Maybe Casual Revenue Is About Cognitive Resources After All

April 11, 2026

The more I play casual merge games, the more obvious it becomes that passive experiences are ultimately the ones retained over time just by virtue of their weak will. It's certainly true that players need to take action in games like Match or Merge, or even somewhat in the biggest design revelation of the last ten years: Monopoly Go's casualization of social casino. With fail states and high merge levels (frustration?), these games still evoke drama, but even that's mostly faked (see: Volcano Race faked player data).

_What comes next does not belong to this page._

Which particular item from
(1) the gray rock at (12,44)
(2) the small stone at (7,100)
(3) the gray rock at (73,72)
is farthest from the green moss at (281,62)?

These games don't have a cognitively intensive core loop like Clash Royale or even a 4x game. Instead, action "unfolds" with largely illusionist player agency. This grants long lifecycles, and steady engagement - a good deal of research indicated that match player maintain for fixed gaming budgets more than their midcore counterparts. Simply reduce friction to prevent any risk of losing an LTV stream. These days, the first 100 match3 levels will barely hit 1.1 APS (attempts per success), with bailout difficulty easing on successive level attempts.

Monthly revenue by puzzle game subgenre from January 2014 to February 2026, with Match Swap leading and Match Merge 2 rising sharply into early 2026.
Revenue by Puzzle Game Subgenre

I pin similar cognitive resource requirements to the struggle to have the "other" puzzle category emerge. Tile/Match 3D looks like they'll be one or two category winners, but on a casual GDP scale, it looks irrelevant compared to Merger's real potential to overtake match revenue and become a plurality by the end of 26'.

Daily active users for Pixel Flow and Match Factory from August 2023 to February 2026, showing Pixel Flow scaling sharply through late 2025.
Daily Active Users for Pixel Flow and Match Factory

It's also something that appears to be affecting Pixel Flow, which glows up Scopely BD's performance-based aptitude.